Chrissy Teigen's not afraid of a little nudity, and she's certainly not afraid of taking on Instagram's no-nipple policy. Judging by the cheeky captions on a series of photos the model uploaded to Instagram this week, she clearly knew she was going to cause a stir.
The irony? Teigen only uploaded the photos — indeed, she only posed for the photos — because in the world she comes from, nudity doesn't cause a stir at all.
Instagram could learn from fashion's longtime shame-free approach to nudity.
In fashion, nudity is beauty: Instagram took down the photos shortly after Teigen posted them, practically begging the model to engage in what became a back-and-forth duel: She would upload a new or edited version of the photo, and the company would rush to take it down, over and over again. The public sparring exposed Instagram's controversial photo policy, which has been slammed repeatedly for overzealous censoring.
But it also exposed just how limited the company's concept of nudity is when compared to fashion's.

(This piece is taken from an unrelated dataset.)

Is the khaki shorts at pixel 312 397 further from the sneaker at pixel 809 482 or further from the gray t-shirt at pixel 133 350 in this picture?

Teigen's topless photo wasn't constructed in a vacuum. As she wrote in the original caption, the picture was part of a photo shoot titled "Privacy Settings," shot by famed photographers Mert Alas and Marcus Piggott for W, a magazine that's sold regularly on newsstands. Styled by W's own fashion and style director Edward Enninful, the shoot featured models like Emily Ratajkowski, Rosie Huntington-Whitely and Anna Ewers in various states of sexy undress — and included more nipples than just Teigen's.
Few eyebrows were raised about model Anna Ewers' nipples exposed in the pages of W, nor are many people outraged by the nudity they don't realize is happening in fashion magazines every day. Just take a look at fashion's annual Pirelli Calendar or Karlie Kloss' 2011 photo shoot for Italian Vogue. For readers of magazines like W or Vogue Italia, photos like Teigen's often meet blasé responses, or simply admiring ones.
That's because fashion has long embraced nudity as a perfectly natural way to showcase beauty and the female form. There's a difference between being naked and being nude, art aficionados like to say — the latter is art. (Just go look at the status of David.)
Nudity doesn't have to be sexual: As representations of beauty and the human figure go, nudity doesn't have to be sexual. Consider, too, that most of the magazines featuring female models and fashion are women's magazines, aimed at female readers, and the male gaze is largely removed (male photographers notwithstanding, of course).
While photos like those in "Privacy Settings" are undeniably sexy, in fashion, a nipple doesn't always scream "SEX!" — just as "come hither" eyes, accompanying a totally clothed model, still can.
And even when they are sexual? Well, sexuality and nudity can both be empowering. In a video accompanying the shoot, Teigen told W that she actually prefers being naked. "I am the most comfortable in my own skin," she said. "I actually am better in less clothing. It's a blessing and a curse."
Of course, it helps that models like Teigen are beautiful according to almost any society's standards. Nudity is easy to celebrate when the nude body is considered desirable. But Teigen's body isn't the only one that deserves celebrating — and uncovering, should that be the desire.